Chapter 5 - Availability Flashcards
What is availability?
a property of software that it is there and ready to carry out its task when you need it to be
How is availability different from reliability?
it builds on reliability by adding the notion of recovery and repair
Availability general scenario: what are 5 possible values for “Source”
internal/external:
- people
- hardware
- software
- physical infrastructure
- physical environment
Availability general scenario: what are 4 possible values for “Stimulus”
- omission
- crash
- incorrect timing
- incorrect response
Availability general scenario: what are 4 possible values for “Artifact”
- system’s processors
- communication channels
- persistent storage
- processes
Availability general scenario: what are 6 possible values for “Environment”
- normal operation
- startup
- shutdown
- repair mode
- degraded operation
- overloaded operation
Availability general scenario: what are 3 possible values for “Response”

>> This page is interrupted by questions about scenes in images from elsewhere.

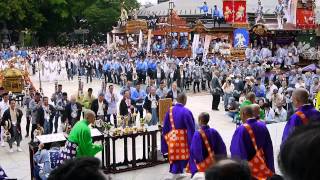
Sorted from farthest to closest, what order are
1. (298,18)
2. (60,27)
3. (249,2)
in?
(60,27) → (249,2) → (298,18)

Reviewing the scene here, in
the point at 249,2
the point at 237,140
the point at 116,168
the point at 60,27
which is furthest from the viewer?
the point at 60,27

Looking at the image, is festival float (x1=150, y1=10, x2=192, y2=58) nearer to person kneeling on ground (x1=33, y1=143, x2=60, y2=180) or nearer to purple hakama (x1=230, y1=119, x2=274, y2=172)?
person kneeling on ground (x1=33, y1=143, x2=60, y2=180)

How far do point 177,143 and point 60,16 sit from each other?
54.0 m

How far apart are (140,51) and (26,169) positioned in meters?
24.6

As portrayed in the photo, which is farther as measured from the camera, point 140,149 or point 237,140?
Result: point 140,149

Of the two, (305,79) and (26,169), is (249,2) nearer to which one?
(305,79)

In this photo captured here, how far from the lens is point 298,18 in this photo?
30688 millimetres

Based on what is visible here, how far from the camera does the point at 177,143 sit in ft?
31.6

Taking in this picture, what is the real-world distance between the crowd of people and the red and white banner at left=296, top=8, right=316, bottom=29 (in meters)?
1.70

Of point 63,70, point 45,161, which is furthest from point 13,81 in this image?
point 45,161

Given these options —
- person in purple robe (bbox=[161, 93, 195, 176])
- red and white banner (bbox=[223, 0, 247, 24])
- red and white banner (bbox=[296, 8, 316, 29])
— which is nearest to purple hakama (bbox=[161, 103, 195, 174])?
person in purple robe (bbox=[161, 93, 195, 176])

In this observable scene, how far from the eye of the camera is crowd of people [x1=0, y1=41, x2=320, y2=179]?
712 cm

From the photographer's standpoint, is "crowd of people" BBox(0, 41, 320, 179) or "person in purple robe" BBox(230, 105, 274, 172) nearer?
"person in purple robe" BBox(230, 105, 274, 172)

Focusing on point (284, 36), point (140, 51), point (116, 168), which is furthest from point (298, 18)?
point (116, 168)
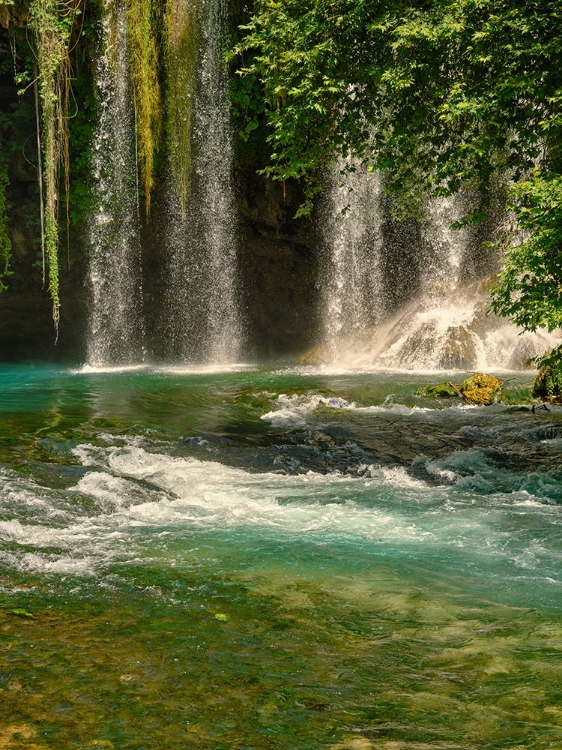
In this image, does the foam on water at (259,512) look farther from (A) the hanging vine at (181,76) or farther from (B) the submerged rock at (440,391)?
(A) the hanging vine at (181,76)

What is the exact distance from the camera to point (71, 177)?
21.3 metres

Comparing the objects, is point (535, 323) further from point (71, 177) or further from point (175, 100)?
point (71, 177)

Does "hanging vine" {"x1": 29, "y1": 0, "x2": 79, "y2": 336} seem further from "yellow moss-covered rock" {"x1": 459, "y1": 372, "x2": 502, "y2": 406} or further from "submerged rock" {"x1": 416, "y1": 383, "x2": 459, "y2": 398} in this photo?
"yellow moss-covered rock" {"x1": 459, "y1": 372, "x2": 502, "y2": 406}

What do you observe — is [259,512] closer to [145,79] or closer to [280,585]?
[280,585]

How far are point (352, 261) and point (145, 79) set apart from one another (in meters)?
7.10

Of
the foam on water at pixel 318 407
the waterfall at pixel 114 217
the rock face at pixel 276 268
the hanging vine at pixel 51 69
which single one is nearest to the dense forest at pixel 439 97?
the hanging vine at pixel 51 69

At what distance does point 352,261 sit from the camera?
2297 centimetres

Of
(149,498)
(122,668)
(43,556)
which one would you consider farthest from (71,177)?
(122,668)

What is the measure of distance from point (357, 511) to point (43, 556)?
2.85 m

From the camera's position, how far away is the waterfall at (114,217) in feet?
65.2

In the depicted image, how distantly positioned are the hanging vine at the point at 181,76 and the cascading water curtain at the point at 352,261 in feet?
13.2

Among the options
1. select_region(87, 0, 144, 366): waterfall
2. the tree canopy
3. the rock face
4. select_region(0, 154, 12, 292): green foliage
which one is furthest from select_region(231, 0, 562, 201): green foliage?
select_region(0, 154, 12, 292): green foliage

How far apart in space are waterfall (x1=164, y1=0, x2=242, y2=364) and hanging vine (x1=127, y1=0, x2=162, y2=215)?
3.41ft

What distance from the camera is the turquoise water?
388 cm
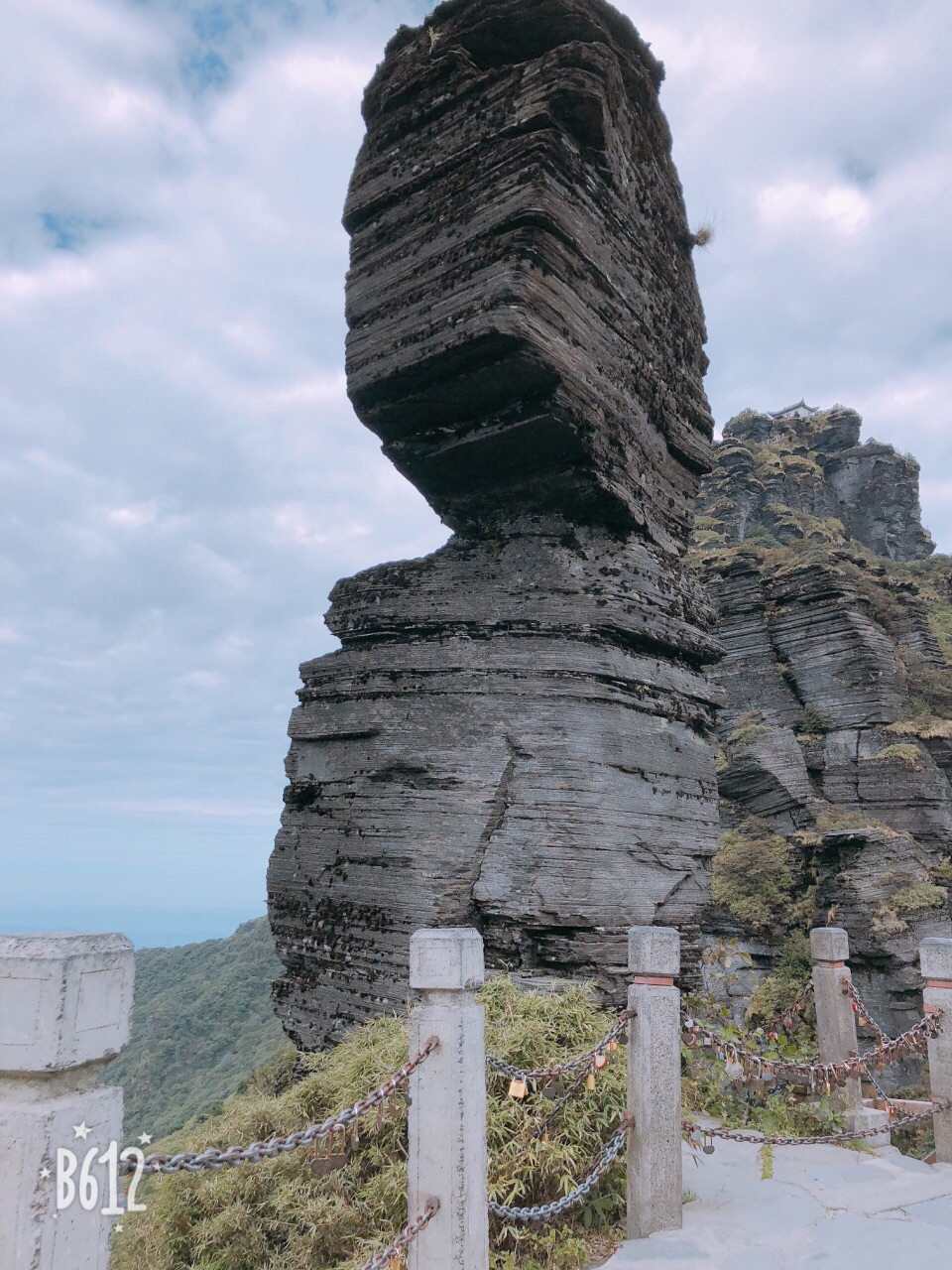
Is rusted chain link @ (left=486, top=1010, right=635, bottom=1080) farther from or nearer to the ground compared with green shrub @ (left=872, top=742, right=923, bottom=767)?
nearer to the ground

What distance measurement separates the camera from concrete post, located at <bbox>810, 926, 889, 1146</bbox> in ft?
24.6

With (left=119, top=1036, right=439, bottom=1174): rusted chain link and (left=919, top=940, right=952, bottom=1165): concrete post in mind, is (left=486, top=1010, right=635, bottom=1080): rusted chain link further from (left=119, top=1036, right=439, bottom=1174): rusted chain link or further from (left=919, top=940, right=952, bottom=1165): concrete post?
(left=919, top=940, right=952, bottom=1165): concrete post

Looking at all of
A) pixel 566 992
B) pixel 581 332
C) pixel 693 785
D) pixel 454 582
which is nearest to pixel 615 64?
pixel 581 332

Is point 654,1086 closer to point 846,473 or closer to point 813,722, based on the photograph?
point 813,722

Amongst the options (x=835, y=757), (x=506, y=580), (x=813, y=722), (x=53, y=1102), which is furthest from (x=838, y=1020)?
(x=813, y=722)

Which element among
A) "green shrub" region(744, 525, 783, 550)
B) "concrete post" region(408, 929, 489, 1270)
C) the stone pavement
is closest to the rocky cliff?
"green shrub" region(744, 525, 783, 550)

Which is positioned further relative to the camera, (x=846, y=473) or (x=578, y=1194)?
(x=846, y=473)

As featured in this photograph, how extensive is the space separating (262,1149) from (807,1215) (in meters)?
4.26

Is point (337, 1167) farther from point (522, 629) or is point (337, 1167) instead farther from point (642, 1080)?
point (522, 629)

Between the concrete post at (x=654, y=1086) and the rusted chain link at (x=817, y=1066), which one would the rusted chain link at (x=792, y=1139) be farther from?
the concrete post at (x=654, y=1086)

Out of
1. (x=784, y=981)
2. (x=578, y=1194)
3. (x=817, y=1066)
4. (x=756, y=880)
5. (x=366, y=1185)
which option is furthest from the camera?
(x=756, y=880)

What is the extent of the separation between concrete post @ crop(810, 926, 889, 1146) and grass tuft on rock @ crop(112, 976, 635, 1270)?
309cm

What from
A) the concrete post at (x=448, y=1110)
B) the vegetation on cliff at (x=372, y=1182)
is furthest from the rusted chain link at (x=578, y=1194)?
the concrete post at (x=448, y=1110)

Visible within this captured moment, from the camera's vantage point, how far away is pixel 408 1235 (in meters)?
3.28
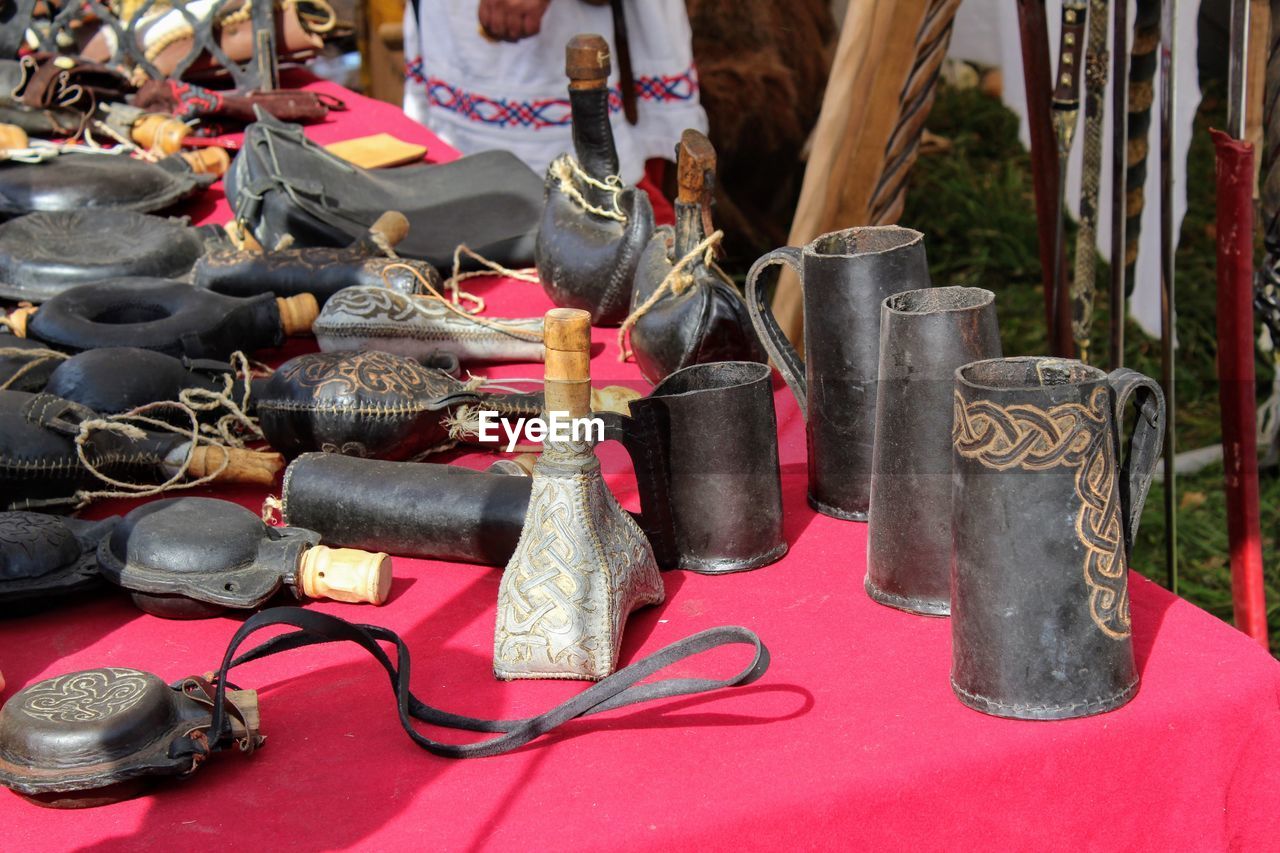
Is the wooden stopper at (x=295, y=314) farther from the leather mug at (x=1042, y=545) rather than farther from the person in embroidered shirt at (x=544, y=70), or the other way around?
the person in embroidered shirt at (x=544, y=70)

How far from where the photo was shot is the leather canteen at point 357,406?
63.9 inches

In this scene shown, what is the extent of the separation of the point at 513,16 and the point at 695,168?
203cm

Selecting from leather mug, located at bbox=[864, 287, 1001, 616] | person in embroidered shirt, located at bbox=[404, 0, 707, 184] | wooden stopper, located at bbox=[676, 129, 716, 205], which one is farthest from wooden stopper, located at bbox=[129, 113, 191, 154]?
leather mug, located at bbox=[864, 287, 1001, 616]

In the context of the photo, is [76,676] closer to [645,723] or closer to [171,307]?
[645,723]

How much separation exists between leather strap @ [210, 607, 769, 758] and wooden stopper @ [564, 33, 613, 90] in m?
1.19

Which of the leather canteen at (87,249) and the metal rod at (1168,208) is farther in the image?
the leather canteen at (87,249)

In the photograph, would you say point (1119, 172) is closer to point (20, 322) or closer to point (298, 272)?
point (298, 272)

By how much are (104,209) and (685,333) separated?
136 cm

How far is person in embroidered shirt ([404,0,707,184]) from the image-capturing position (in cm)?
357

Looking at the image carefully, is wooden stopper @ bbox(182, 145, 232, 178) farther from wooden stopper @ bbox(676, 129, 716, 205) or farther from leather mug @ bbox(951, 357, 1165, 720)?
leather mug @ bbox(951, 357, 1165, 720)

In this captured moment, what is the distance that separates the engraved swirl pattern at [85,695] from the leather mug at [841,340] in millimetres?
736

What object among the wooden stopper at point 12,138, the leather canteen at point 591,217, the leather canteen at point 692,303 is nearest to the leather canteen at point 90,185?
the wooden stopper at point 12,138

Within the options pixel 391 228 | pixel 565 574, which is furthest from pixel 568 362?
pixel 391 228

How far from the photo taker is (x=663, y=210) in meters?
3.08
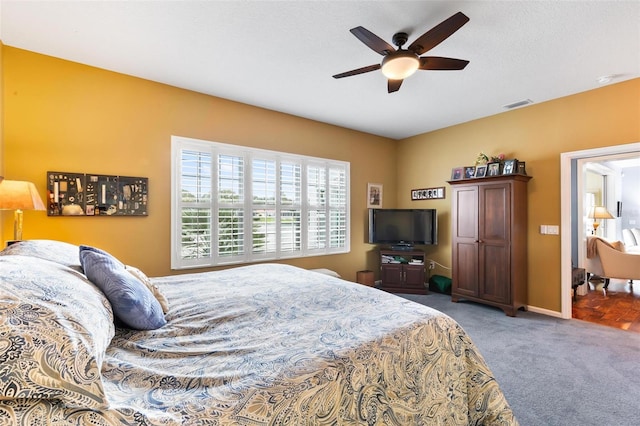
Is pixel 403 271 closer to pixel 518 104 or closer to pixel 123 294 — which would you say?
pixel 518 104

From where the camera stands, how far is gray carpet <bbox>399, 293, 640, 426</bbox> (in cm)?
194

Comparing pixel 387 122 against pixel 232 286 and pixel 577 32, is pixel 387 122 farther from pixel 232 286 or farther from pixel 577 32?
pixel 232 286

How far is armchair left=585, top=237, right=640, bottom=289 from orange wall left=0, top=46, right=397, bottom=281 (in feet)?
18.8

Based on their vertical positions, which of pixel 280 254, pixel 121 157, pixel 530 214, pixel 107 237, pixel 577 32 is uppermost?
pixel 577 32

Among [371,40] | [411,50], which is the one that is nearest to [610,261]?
[411,50]

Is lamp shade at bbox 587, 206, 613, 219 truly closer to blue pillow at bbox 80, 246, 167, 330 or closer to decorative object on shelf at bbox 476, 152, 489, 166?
decorative object on shelf at bbox 476, 152, 489, 166

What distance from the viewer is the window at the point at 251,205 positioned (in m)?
3.54

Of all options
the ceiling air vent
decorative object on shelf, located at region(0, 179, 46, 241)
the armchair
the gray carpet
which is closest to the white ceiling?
the ceiling air vent

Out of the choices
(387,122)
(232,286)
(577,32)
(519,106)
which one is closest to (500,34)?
(577,32)

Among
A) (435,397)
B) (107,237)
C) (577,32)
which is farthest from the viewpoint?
(107,237)

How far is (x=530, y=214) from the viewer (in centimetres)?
403

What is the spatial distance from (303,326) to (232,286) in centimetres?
87

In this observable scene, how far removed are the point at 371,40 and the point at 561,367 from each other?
305 cm

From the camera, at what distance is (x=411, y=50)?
2273mm
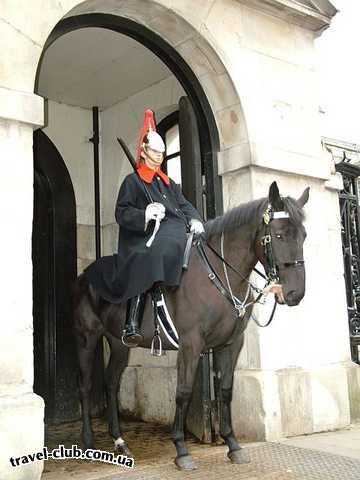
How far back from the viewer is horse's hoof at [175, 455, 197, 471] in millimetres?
4059

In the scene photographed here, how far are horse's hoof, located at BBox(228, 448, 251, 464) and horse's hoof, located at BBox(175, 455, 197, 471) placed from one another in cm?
34

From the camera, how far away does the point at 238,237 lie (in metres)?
4.25

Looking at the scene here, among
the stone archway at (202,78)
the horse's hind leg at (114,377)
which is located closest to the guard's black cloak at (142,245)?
the horse's hind leg at (114,377)

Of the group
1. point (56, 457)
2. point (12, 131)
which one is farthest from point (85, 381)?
point (12, 131)

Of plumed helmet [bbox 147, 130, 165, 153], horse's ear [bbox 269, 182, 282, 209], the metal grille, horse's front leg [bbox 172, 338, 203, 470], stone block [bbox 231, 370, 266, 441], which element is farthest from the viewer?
the metal grille

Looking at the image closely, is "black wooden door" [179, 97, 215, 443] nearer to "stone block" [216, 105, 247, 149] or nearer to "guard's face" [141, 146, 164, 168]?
"stone block" [216, 105, 247, 149]

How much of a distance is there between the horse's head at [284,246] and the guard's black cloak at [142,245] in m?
0.68

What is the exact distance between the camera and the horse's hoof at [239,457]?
4246 millimetres

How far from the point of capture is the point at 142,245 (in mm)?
4340

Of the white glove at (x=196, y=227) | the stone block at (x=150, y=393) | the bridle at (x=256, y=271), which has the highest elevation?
the white glove at (x=196, y=227)

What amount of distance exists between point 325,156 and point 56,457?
13.1ft

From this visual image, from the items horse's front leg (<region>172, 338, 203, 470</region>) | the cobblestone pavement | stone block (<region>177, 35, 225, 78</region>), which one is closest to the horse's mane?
horse's front leg (<region>172, 338, 203, 470</region>)

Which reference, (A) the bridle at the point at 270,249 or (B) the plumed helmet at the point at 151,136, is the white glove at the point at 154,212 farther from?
(A) the bridle at the point at 270,249

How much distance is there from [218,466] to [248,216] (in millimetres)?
1862
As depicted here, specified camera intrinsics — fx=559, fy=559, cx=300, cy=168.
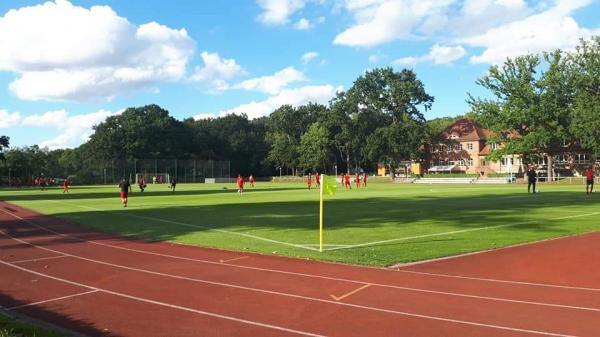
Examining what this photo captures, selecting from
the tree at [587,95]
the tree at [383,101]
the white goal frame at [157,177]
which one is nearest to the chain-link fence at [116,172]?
the white goal frame at [157,177]

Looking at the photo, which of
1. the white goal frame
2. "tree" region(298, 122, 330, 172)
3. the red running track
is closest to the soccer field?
the red running track

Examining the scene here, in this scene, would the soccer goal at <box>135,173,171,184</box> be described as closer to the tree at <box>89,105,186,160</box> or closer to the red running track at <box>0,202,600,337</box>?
the tree at <box>89,105,186,160</box>

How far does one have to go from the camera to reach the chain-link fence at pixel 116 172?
104m

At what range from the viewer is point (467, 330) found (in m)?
7.26

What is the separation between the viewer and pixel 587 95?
82688mm

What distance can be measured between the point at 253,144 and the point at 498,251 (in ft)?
434

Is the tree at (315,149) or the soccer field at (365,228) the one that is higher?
the tree at (315,149)

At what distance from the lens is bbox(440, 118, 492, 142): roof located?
122 metres

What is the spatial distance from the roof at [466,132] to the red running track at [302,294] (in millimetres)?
112169

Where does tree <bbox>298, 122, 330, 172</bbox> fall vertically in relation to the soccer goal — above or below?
above

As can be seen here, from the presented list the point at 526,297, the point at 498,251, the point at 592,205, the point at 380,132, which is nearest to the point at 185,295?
the point at 526,297

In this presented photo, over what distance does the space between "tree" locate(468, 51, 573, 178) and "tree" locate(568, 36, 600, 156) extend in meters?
1.66

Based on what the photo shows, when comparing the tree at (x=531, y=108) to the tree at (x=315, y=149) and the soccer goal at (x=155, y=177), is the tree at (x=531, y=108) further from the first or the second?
the soccer goal at (x=155, y=177)

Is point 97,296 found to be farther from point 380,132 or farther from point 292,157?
point 292,157
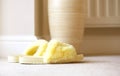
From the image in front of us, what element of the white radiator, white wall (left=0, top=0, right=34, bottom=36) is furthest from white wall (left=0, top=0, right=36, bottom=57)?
the white radiator

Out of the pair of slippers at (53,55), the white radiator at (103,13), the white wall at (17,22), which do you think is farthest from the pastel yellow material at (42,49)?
the white radiator at (103,13)

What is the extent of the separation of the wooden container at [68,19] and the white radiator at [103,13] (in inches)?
10.8

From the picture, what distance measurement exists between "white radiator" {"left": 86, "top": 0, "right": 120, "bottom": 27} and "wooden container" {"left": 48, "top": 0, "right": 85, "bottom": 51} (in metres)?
0.27

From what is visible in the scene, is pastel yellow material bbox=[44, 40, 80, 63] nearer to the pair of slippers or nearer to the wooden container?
the pair of slippers

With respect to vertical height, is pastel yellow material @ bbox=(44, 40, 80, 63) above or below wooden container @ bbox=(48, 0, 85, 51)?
below

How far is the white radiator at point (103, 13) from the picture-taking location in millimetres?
1815

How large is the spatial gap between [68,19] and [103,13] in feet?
1.29

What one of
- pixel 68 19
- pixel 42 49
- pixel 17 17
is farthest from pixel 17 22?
pixel 42 49

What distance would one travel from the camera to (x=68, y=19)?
153 cm

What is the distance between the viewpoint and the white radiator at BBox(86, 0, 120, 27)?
1.82m

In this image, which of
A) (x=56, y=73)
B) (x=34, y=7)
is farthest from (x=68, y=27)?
(x=56, y=73)

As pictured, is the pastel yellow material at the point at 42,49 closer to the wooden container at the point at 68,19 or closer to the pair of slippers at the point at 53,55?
the pair of slippers at the point at 53,55

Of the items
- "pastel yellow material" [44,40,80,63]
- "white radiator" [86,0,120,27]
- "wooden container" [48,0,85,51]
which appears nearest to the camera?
"pastel yellow material" [44,40,80,63]

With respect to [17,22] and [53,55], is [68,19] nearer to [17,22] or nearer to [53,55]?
[17,22]
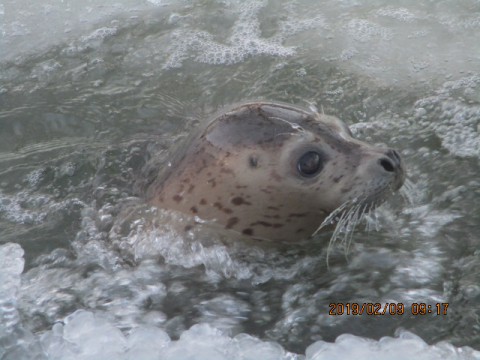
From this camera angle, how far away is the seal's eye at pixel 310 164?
10.7 ft

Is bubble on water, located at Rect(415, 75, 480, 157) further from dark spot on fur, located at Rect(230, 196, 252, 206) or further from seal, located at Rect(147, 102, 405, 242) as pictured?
dark spot on fur, located at Rect(230, 196, 252, 206)

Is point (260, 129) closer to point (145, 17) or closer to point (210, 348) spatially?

- prevent the fault from becoming a failure
- detect fault
- recover from fault
Availability general scenario: what are 6 possible values for “Response Measure”
- time interval when the system must be available
- availability percentage
- time to detect the fault
- time to repair the fault
- time interval in which system can be in degraded mode
- the rate of a certain class of faults that the system prevents
2 system actions that are done in order to “detect the fault”
- log the fault
- notify appropriate entities
4 possible system actions that can be done in order to “recover from fault”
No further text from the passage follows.